What is a black body, and why stars behave like one
A perfect absorber is a perfect emitter — and stars come remarkably close.
A black body is an idealised object that absorbs all the electromagnetic radiation incident on it, at every wavelength — it reflects and transmits none. A key consequence of being a perfect absorber is that it is also a perfect emitter: at any given temperature it radiates the maximum possible power at every wavelength.
The name is a little misleading. A black body is not necessarily "black" to look at — the Sun is a good black body yet is dazzlingly bright. The word "black" refers only to the absorption: nothing incident is reflected back. The classic laboratory model is a small hole in the wall of a heated cavity: radiation entering the hole bounces around inside and is almost entirely absorbed, so the hole behaves as a near-perfect black body, and the radiation streaming out of it is ideal black-body radiation.

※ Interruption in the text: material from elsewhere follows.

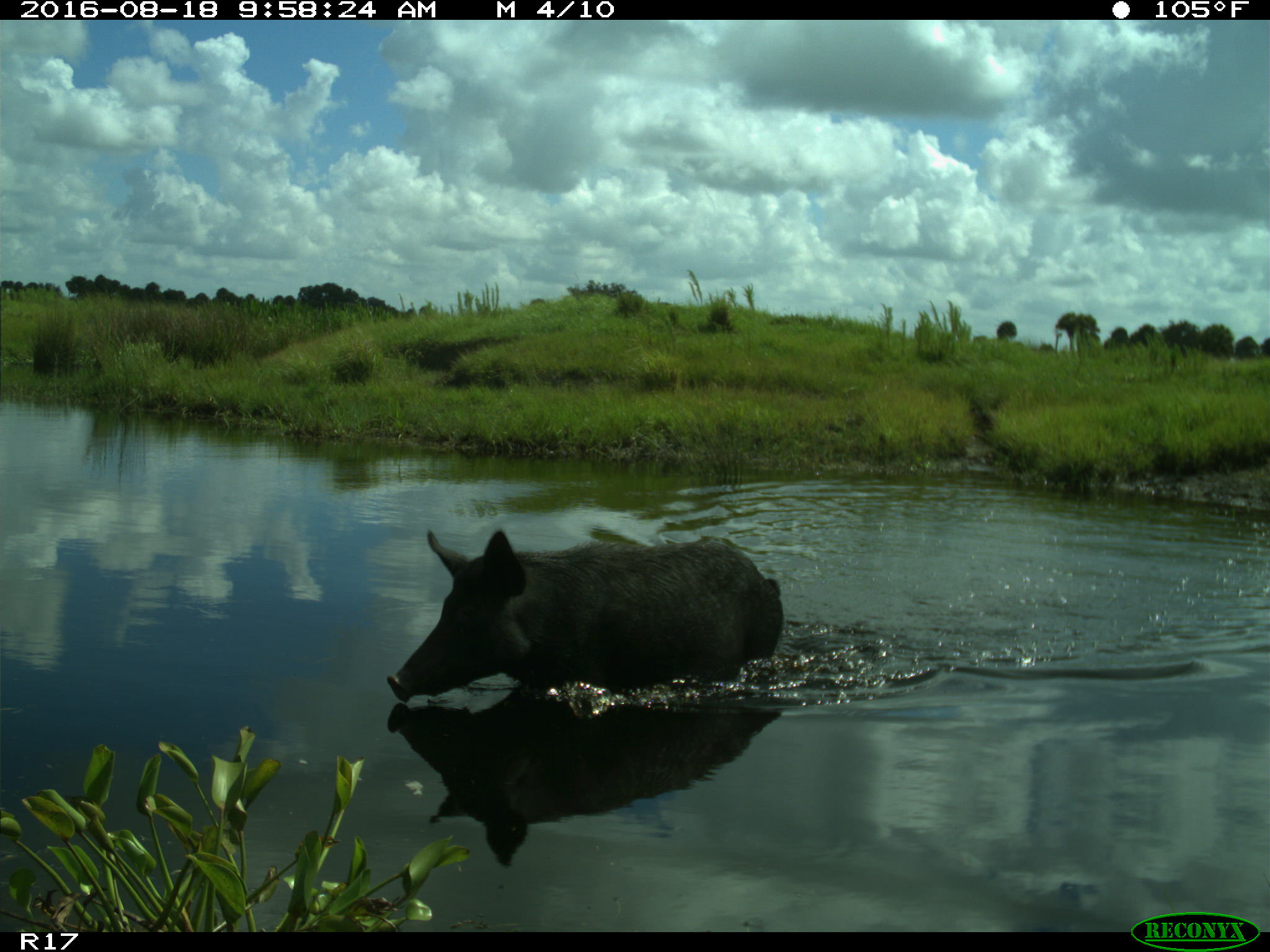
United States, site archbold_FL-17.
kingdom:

Why stars count as black bodies. A star's outer layers are dense, hot gas that absorbs and re-emits radiation across the whole spectrum extremely efficiently. To a good approximation the light leaving the star follows the ideal black-body intensity–wavelength curve fixed by its surface temperature alone. This single idea — that a star's spectrum depends only on its surface temperature — is what lets us read a star's temperature, and then its size, straight from the radiation it sends us. It is the launch-pad for the Astronomy and Cosmology topics.
The distribution of that emitted energy across wavelengths is governed by two laws you must be able to use:
- Wien's displacement law — where (at which wavelength) the emission peaks.
- The Stefan–Boltzmann law — how much total power is radiated.
- Black body = perfect absorber of all wavelengths ⇒ perfect emitter of all wavelengths.
- ‘Black’ refers to absorption, not appearance — the Sun is a bright black body.
- A star's spectrum depends only on its surface temperature (to a good approximation).
- Two laws describe it: Wien (peak wavelength) and Stefan–Boltzmann (total power).